• _Task 1_
In the essay about quitting steady jobs to write full time, how much money per month was the writer earning from writing at the time of quitting?
• _Task 2_
Write the next few paragraphs of the essay about quitting steady jobs to write full time, picking up right after its final line.

• _Selection_
※
It was true that I didn’t have much ambition, but there ought to be a place for people without ambition, I mean a better place than the one usually reserved. How in the hell could a man enjoy being awakened at 6:30 a.m. by an alarm clock, leap out of bed, dress, force-feed, shit, piss, brush teeth and hair, and fight traffic to get to a place where essentially you made lots of money for somebody else and were asked to be grateful for the opportunity to do so? ~ Charles Bukowski
 
Mark Manson has a brilliant theory about relationships and love that if it’s not a fuck yes, it’s a no–there’s no reason why this can’t apply to all things in our lives, including careers.
 
If there is one thing we should do on this planet—one thing—it should be to find the thing that makes us feel most alive and work every single day at creating a career out of it.
 
The first step to taking our dream job home is being brave enough to begin.
 
Six months ago, I decided to quit my training wheel jobs and go steady with writing.
 
I was making approximately $150 dollars a month from my writing at this point.
 
It was a ballsy move and a big swing.
 
I came out of the womb black and blue, not breathing, with my umbilical cord wrapped around my neck, and I have remained resiliently stubborn to make things work since the time I took my first breath.
 
I don’t believe we can manifest our dream career while we are working a career that simply isn’t it.
 
There isn’t space for it.
 
Compare your mediocre job to being in a mediocre relationship, and you’re just waiting for that dream partner. But even if you find that dream partner, where is he/she going to sleep?
 
Your bed’s taken.
 
We have to create space for the things we desire to manifest in our lives.
 

 
So, I kicked all the so-so jobs out of my bed.
 
There was one week where I was flat broke—it was terrifying. Every single day I wondered if I was being a complete imbecile.
 
I had sixty dollars in my bank account. My propane tank ran out of gas. I didn’t have gas to cook or have a hot shower with. I needed gas for my car. I needed groceries.
 
I went to a second hand store and bought a Coleman stove from the 70’s, filled my car with $10 dollars worth of gas and bought enough oats, deli meat and bananas for a week.
 
It was the first time in my life I went into a grocery store and counted how much money I had, and added up every cent.
 
I was on a gluten free diet for my skin, and I remember looking at my cereal that cost $8 a box and thinking, what kind of starving artist can afford to be gluten free?
※
• _Information provided_
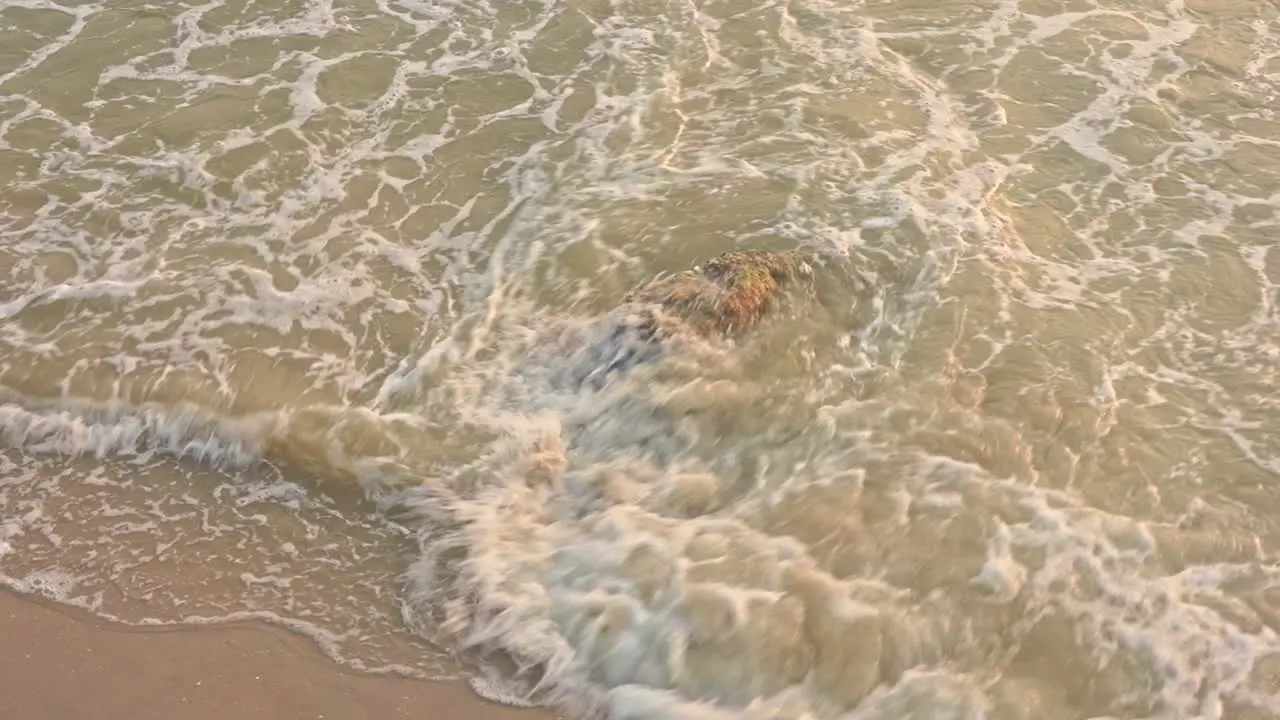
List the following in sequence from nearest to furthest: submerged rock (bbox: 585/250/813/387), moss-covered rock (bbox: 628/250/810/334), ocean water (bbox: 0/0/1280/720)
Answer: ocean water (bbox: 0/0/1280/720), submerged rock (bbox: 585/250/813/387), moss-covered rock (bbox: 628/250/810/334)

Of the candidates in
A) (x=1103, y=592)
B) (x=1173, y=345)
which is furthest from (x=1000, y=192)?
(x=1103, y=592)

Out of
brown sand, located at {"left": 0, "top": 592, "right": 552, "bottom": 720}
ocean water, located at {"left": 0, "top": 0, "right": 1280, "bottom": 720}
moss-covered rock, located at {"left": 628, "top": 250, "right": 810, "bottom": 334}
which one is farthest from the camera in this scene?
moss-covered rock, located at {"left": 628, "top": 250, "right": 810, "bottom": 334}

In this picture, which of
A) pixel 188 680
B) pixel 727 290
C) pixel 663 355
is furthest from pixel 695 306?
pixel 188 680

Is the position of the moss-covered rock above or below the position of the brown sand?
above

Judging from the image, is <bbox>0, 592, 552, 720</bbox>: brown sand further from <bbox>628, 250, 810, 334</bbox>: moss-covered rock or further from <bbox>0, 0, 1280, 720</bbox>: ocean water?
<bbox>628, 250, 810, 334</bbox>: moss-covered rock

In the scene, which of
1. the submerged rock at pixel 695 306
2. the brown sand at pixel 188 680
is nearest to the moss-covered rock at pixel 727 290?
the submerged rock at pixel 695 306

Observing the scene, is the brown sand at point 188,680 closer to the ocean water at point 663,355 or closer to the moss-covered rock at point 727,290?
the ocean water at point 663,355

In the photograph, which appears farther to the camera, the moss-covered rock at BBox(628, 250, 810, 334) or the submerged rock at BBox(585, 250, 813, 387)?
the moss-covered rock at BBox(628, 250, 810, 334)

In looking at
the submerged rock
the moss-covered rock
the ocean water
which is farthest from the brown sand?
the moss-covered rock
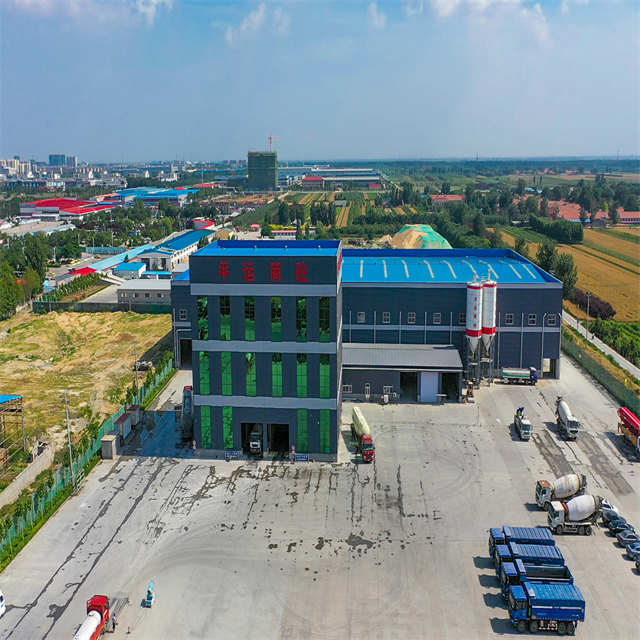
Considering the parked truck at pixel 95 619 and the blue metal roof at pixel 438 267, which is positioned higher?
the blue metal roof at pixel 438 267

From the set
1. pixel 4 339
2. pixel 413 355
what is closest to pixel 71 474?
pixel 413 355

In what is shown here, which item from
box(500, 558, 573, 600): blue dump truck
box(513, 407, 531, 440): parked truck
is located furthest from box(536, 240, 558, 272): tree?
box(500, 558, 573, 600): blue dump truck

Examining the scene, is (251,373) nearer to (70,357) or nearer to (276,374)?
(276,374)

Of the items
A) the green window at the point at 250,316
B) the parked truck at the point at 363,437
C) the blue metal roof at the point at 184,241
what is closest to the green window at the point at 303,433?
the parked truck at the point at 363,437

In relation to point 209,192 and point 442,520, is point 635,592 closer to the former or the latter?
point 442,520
※
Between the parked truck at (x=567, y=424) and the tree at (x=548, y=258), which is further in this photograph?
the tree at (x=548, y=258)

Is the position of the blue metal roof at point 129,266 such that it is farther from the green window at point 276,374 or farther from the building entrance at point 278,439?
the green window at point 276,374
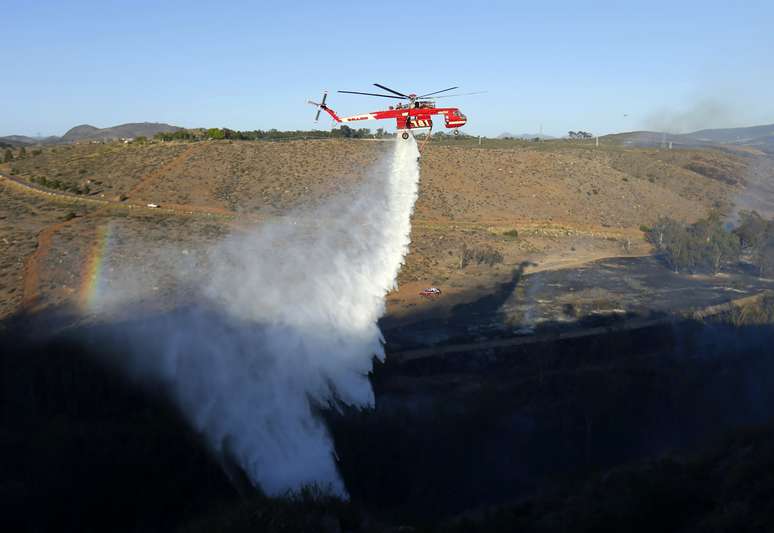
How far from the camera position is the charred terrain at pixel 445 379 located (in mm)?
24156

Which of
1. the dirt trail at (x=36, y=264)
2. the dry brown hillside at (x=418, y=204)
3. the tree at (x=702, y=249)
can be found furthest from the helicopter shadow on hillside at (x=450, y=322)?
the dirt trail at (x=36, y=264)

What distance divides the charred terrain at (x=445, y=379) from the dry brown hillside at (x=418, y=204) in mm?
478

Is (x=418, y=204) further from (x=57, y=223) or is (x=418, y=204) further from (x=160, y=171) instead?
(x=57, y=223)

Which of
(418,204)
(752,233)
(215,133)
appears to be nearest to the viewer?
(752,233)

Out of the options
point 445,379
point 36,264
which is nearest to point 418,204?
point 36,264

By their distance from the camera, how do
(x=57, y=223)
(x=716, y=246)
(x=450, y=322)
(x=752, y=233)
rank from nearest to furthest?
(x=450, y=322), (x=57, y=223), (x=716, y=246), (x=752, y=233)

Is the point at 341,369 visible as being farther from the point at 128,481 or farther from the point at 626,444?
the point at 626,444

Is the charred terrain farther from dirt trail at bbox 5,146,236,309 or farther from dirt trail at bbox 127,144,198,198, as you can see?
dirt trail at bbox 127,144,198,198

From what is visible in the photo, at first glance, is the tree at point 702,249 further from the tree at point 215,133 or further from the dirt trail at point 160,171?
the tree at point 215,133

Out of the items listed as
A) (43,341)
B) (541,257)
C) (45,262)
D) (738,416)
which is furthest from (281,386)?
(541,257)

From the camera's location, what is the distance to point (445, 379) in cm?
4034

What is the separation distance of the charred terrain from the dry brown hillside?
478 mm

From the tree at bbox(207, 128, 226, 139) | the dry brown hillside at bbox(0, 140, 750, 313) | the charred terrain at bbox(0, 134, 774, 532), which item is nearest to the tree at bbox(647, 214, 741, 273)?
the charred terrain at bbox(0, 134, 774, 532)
※
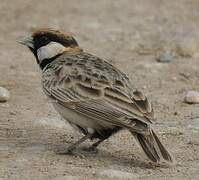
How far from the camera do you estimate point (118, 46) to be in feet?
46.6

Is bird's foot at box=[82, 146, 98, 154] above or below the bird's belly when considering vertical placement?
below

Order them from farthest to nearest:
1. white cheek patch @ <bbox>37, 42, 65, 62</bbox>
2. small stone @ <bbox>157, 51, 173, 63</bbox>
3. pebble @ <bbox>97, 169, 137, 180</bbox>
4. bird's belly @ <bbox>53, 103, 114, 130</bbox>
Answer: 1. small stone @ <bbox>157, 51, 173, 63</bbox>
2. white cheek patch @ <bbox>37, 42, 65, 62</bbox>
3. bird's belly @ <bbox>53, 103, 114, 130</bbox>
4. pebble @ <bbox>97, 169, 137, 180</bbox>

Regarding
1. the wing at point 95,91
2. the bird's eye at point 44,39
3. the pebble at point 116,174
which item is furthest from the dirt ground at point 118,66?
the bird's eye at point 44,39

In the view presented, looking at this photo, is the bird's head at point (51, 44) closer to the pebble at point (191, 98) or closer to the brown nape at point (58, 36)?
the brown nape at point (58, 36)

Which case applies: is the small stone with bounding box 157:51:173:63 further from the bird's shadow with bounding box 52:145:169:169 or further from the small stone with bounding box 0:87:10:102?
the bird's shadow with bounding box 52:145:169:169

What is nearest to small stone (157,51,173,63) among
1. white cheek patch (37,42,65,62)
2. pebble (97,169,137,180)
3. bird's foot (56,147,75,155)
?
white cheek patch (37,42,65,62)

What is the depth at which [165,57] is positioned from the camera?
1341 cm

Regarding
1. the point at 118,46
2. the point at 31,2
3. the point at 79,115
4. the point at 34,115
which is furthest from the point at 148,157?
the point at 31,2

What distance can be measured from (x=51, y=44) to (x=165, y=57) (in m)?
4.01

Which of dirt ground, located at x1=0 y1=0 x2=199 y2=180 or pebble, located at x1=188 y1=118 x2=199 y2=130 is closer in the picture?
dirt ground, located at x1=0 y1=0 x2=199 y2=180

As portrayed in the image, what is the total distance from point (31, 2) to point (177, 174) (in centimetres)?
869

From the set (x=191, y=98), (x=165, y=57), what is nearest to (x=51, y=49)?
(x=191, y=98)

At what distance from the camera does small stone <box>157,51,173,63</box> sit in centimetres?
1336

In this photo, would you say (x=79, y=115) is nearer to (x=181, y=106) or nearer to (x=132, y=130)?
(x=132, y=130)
※
• _Written response 1_
Approximately $150 a month.

• _Written response 2_
 
That week I showered in the ocean, slept in my car so I could rent my bed out for a few nights, ate my weight in oats, and wrote some funny poems.
 
I had family/friends from whom I could have asked for support in a heartbeat.
 
But I wanted to jump with both feet into what I love—writing.
 
I wanted to try.
 
I wanted to create space for writing to sweep me off my feet, and I wanted an empty bed to take my words home to.
 
After that week I had two new clients approach me to contribute monthly to their blogs/publications—paid.
 
I had two women from North Carolina connect with me about writing their biography/ten chapters in their book.
 
Abundance, abundance, abundance trailed in.
 
People said yes again and again and again.
 
I filled my propane tank up with gas, had a hot shower—it was so fucking good.
 
I went and bought my $8 gluten free cereal.
 
I ate it on my porch in the sunshine, chomping victoriously in an orange sweater as the fall leaves fell.
 
That week was incredibly important for me as an artist.
 
Having an unsupported space can sometimes be intimidating—not knowing is uncomfortable.
 
It was almost as if the universe was challenging me, saying, “Do you really want this? Really?”
 
And I had to yell, “YES! I want this, I will eat oats!”
 
I want to add that I am privileged not to have car payments, a mortgage, children and/or a partner to add into my choices.
 
But if you have the choice to choose what you love, and the balls to let it choose you back—do.
 
Settling is for suckers.

“The best thing you can possibly do with your life is to tackle the motherfucking shit out of it.”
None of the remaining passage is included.